Given data:
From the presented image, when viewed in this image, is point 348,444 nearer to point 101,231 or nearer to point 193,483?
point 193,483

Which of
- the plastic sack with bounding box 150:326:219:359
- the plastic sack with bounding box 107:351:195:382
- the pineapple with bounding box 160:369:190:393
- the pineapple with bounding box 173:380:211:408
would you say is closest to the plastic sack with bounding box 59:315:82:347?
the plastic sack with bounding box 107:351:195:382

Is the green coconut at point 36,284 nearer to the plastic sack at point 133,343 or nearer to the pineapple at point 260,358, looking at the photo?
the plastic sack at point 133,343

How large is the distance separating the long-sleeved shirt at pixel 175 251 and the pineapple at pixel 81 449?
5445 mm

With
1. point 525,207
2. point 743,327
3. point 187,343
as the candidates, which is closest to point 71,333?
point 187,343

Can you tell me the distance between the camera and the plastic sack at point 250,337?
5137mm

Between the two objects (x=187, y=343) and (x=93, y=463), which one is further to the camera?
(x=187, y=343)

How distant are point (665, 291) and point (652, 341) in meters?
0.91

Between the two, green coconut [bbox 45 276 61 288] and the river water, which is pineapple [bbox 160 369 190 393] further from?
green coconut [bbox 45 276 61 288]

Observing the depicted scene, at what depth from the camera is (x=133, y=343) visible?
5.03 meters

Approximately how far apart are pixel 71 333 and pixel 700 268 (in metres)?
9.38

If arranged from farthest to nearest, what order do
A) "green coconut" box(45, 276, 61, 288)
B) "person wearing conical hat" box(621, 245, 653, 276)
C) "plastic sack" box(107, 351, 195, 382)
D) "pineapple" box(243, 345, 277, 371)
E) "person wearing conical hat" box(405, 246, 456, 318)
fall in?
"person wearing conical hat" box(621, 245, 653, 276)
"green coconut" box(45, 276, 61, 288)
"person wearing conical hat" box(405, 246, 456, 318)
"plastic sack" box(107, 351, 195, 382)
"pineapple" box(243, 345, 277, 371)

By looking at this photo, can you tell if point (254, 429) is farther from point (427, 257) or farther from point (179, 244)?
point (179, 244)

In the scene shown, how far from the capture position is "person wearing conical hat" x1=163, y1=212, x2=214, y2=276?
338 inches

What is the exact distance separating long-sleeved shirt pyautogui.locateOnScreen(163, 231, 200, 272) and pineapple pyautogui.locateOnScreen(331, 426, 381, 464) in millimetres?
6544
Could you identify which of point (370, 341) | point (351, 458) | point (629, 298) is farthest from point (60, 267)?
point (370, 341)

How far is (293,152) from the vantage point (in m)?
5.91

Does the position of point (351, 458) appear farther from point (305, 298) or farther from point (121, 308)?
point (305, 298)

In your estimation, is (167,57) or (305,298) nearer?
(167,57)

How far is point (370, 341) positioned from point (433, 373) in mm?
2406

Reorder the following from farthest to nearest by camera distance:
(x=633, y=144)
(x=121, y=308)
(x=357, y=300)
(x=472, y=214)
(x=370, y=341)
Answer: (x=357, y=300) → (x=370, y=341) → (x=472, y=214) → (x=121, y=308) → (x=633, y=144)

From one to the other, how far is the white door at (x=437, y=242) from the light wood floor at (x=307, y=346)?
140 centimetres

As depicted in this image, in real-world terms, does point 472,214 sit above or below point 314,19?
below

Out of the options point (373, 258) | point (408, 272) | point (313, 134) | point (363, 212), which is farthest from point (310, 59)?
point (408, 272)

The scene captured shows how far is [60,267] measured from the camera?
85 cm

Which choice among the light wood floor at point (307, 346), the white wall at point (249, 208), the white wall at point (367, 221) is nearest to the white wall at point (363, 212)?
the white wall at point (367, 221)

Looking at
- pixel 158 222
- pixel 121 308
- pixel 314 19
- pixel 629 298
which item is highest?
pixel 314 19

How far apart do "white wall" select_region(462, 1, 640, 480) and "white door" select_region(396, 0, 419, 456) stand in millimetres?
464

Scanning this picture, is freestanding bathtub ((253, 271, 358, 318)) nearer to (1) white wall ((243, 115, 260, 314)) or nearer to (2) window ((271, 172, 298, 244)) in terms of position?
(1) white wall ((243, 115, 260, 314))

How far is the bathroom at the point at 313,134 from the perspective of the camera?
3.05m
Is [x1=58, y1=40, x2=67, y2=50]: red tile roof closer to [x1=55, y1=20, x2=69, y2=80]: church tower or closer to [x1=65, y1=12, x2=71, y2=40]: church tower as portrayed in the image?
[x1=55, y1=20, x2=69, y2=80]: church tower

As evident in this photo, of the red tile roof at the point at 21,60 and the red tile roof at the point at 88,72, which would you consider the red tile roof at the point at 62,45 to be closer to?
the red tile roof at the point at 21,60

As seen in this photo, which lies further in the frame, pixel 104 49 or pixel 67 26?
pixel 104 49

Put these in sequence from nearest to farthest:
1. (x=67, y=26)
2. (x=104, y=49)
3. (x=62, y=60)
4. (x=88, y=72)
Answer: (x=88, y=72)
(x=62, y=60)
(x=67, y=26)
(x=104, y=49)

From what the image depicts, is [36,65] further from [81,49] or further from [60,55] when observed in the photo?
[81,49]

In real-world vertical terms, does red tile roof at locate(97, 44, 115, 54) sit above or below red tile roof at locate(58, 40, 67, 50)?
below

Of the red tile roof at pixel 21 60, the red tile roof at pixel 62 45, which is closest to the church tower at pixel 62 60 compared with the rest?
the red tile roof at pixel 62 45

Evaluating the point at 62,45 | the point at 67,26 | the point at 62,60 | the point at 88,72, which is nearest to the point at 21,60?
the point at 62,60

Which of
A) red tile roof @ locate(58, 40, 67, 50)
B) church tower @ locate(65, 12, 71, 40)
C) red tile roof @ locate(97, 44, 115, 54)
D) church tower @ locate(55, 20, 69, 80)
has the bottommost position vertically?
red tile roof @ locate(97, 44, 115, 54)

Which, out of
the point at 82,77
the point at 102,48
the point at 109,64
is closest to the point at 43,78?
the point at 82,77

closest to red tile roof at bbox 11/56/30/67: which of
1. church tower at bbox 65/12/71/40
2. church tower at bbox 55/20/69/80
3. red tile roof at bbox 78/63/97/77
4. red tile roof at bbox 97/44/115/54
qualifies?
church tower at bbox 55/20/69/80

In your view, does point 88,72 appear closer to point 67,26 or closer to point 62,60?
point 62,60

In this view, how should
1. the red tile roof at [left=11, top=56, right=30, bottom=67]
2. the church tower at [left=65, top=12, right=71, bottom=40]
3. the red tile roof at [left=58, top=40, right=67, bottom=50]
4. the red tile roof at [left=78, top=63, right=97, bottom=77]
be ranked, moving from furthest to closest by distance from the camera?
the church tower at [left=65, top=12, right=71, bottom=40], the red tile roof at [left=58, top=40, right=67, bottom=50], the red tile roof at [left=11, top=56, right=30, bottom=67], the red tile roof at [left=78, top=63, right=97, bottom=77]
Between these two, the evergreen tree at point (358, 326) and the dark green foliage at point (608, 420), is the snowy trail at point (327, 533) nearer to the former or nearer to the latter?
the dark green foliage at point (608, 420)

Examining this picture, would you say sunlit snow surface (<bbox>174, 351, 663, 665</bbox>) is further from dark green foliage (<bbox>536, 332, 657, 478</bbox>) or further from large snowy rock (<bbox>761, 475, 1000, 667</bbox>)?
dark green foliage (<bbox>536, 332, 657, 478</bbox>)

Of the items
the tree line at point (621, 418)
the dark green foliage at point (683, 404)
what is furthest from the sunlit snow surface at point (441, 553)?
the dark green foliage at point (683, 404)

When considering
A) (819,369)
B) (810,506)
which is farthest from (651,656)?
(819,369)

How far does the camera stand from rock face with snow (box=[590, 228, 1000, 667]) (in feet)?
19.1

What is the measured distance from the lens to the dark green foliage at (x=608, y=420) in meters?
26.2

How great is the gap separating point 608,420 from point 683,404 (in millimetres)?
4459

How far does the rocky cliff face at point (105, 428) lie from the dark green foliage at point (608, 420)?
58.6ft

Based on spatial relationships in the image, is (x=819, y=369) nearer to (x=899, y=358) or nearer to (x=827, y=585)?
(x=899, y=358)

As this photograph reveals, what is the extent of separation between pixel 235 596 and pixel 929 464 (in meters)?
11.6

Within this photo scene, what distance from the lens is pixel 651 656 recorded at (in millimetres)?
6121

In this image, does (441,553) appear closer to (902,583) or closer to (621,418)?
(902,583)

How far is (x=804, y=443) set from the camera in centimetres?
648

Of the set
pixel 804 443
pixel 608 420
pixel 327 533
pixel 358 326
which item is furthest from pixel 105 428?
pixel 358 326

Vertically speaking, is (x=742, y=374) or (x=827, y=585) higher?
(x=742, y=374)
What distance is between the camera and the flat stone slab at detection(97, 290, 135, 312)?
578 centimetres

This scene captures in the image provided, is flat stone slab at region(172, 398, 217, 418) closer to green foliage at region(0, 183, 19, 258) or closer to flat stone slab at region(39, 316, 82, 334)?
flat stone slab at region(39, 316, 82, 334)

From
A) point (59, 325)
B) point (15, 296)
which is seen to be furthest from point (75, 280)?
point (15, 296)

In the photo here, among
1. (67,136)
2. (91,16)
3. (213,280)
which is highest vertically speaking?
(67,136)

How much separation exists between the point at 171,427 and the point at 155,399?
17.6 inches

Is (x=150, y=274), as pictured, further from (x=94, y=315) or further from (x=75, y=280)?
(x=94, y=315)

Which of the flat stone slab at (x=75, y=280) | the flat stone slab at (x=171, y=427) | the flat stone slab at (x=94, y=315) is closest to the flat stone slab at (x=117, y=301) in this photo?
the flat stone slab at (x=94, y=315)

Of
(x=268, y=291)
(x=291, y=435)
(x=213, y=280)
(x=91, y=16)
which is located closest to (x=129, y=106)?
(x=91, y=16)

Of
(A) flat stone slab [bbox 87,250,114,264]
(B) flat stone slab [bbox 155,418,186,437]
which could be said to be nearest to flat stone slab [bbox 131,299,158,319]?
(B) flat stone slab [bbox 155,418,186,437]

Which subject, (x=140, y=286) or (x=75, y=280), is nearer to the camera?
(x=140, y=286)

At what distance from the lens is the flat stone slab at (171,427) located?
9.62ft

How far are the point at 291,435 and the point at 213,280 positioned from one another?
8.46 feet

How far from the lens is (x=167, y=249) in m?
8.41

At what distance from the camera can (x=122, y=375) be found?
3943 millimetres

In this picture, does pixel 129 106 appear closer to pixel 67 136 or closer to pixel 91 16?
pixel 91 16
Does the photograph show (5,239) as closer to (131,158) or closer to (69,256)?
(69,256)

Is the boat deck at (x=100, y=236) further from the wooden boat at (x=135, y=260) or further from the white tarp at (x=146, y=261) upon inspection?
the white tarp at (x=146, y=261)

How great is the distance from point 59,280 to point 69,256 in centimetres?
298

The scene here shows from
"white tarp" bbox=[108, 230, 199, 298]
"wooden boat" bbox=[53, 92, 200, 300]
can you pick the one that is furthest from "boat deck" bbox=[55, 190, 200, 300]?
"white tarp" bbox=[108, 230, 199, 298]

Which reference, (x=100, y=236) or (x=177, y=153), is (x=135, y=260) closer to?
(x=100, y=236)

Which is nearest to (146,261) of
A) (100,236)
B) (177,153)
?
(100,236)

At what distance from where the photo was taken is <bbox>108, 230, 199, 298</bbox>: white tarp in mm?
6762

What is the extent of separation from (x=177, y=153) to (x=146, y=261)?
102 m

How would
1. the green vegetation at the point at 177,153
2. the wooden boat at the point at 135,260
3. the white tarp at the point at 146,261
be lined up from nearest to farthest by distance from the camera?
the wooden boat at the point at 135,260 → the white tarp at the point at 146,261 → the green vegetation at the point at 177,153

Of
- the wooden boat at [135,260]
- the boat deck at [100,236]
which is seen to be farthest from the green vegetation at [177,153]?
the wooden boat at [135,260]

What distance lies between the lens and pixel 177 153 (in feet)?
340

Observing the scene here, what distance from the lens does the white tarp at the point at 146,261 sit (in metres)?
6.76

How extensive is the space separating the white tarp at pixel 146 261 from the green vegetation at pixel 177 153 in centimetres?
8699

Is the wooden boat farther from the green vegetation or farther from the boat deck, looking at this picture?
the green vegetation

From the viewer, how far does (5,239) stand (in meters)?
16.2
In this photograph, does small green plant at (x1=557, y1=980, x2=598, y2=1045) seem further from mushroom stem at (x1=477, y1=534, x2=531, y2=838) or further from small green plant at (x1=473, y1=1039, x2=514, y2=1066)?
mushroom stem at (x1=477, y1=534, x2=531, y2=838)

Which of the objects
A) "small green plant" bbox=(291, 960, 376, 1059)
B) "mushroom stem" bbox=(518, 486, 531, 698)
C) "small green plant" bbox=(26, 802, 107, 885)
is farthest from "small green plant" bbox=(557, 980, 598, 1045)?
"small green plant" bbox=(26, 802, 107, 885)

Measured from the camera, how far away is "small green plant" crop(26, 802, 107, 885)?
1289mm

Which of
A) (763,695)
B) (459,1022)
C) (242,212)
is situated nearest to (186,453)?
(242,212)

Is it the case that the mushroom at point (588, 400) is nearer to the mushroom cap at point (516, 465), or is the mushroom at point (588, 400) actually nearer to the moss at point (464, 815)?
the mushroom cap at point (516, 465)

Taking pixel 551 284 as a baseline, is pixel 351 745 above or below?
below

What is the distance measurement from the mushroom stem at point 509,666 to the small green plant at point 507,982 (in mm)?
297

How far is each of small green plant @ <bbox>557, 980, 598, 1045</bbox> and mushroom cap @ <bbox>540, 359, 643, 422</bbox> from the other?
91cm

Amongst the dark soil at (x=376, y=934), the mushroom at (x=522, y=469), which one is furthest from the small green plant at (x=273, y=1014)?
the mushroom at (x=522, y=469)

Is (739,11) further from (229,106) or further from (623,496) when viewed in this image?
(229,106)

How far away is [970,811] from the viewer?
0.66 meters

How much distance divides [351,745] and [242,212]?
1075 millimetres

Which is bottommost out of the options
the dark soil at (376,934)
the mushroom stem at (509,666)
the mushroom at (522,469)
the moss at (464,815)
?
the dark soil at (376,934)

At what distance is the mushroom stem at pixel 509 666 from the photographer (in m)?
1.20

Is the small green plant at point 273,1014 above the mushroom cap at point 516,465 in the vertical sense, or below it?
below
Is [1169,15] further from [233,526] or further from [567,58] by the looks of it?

What you should do:
Take the line with "Taking pixel 551" and all lines after it through the end of the records, and write them out exactly; include nothing else.

Task result:
Taking pixel 551 284 as a baseline, is pixel 351 745 above or below?
below

What is the distance measurement from the mushroom stem at point 509,666 to the small green plant at point 507,982 (in mm)?
297

How far is each of small green plant @ <bbox>557, 980, 598, 1045</bbox> and mushroom cap @ <bbox>540, 359, 643, 422</bbox> from the other?
91cm

Amongst the dark soil at (x=376, y=934), the mushroom at (x=522, y=469), which one is furthest from the small green plant at (x=273, y=1014)?
the mushroom at (x=522, y=469)

Is (739,11) further from (229,106) or further from (623,496) when viewed in this image?
(229,106)

How far away is [970,811] from the viewer?
0.66 meters

How much distance divides [351,745] and [242,212]?
1075 millimetres

Which is bottommost out of the options
the dark soil at (376,934)
the mushroom stem at (509,666)
the mushroom at (522,469)
the moss at (464,815)
?
the dark soil at (376,934)

At what distance is the mushroom stem at pixel 509 666 from the photographer (in m)?
1.20

Is the small green plant at point 273,1014 above the mushroom cap at point 516,465 in the vertical sense, or below it?
below
Is [1169,15] further from [233,526] or further from [567,58] by the looks of it?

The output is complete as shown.